Sunday, February 25, 2024

High-sugar product ingredients printed using low contrast colors

 

After deciding to cut any foods with corn syrup from my diet, I've noticed many products print their ingredients with low-contrast colors, such as white text on light-colored backgrounds.

My awareness of web accessibility requirements further brings the problem to my attention and I suspect that companies are deliberately masking their ingredients to prevent buyers from avoiding high-sugar products. 

The simple solution is to list ingredients using black text. 

Arizona Tea may not encourage their customers to read the ingredients, but they sure as hell ensure scanners can read the bar code.

Today, I noticed Arizona Tea Fruit Snacks, below.

□ □ □ □

### Required action 1
What solution does the post on low-contrast ingredient labels propose for printing ingredients?
### Required action 2
Repeat everything in the post on low-contrast ingredient labels from "My awareness of" down to "the bar code.".
The listing comes from a separate source unrelated to this post.

### Supplied data

□ □ □ □

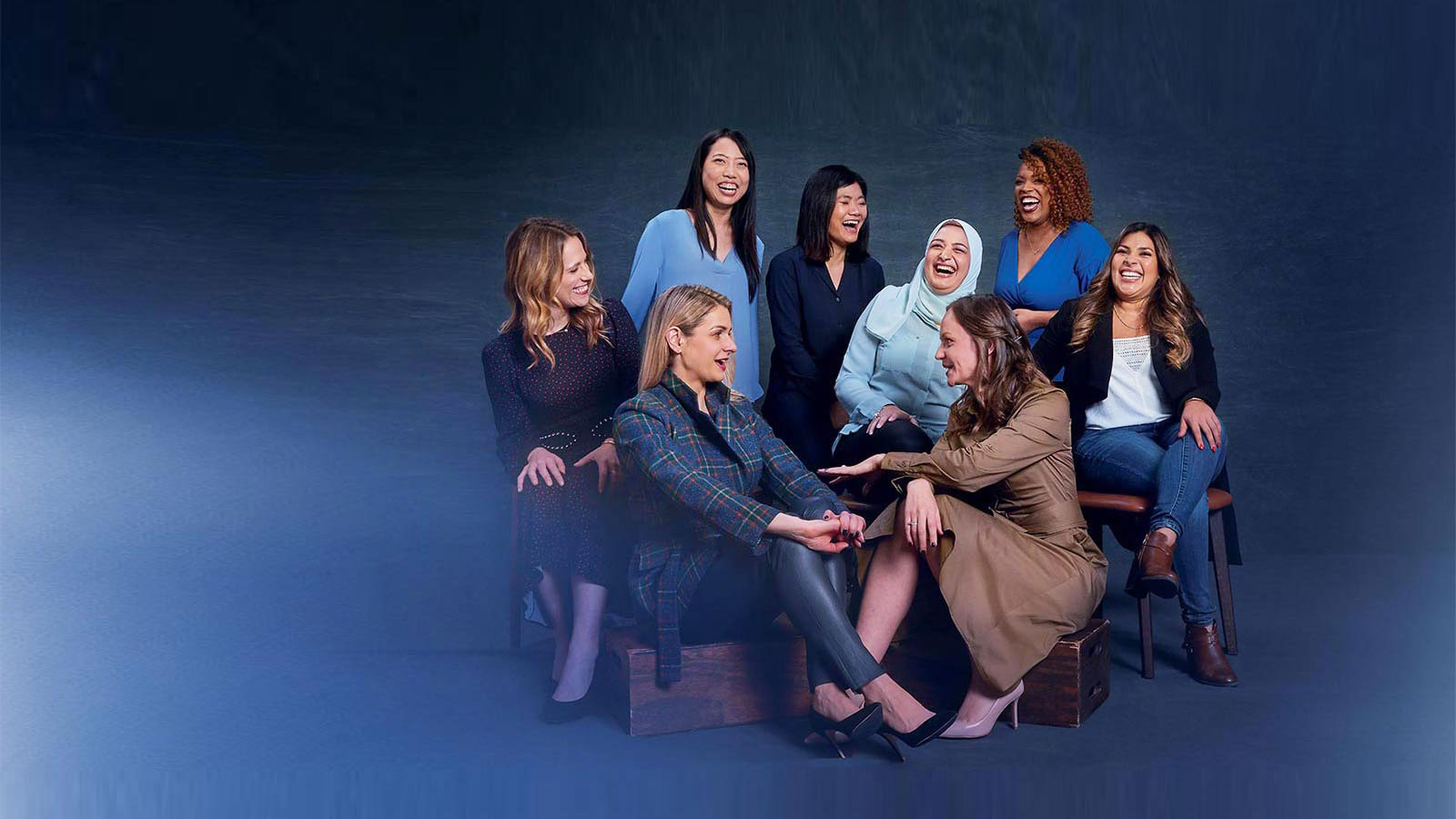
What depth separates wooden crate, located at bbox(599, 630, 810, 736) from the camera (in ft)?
10.7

□ □ □ □

### Written reply 1
Listing ingredients using black text.

### Written reply 2
My awareness of web accessibility requirements further brings the problem to my attention and I suspect that companies are deliberately masking their ingredients to prevent buyers from avoiding high-sugar products. 

The simple solution is to list ingredients using black text. 

Arizona Tea may not encourage their customers to read the ingredients, but they sure as hell ensure scanners can read the bar code.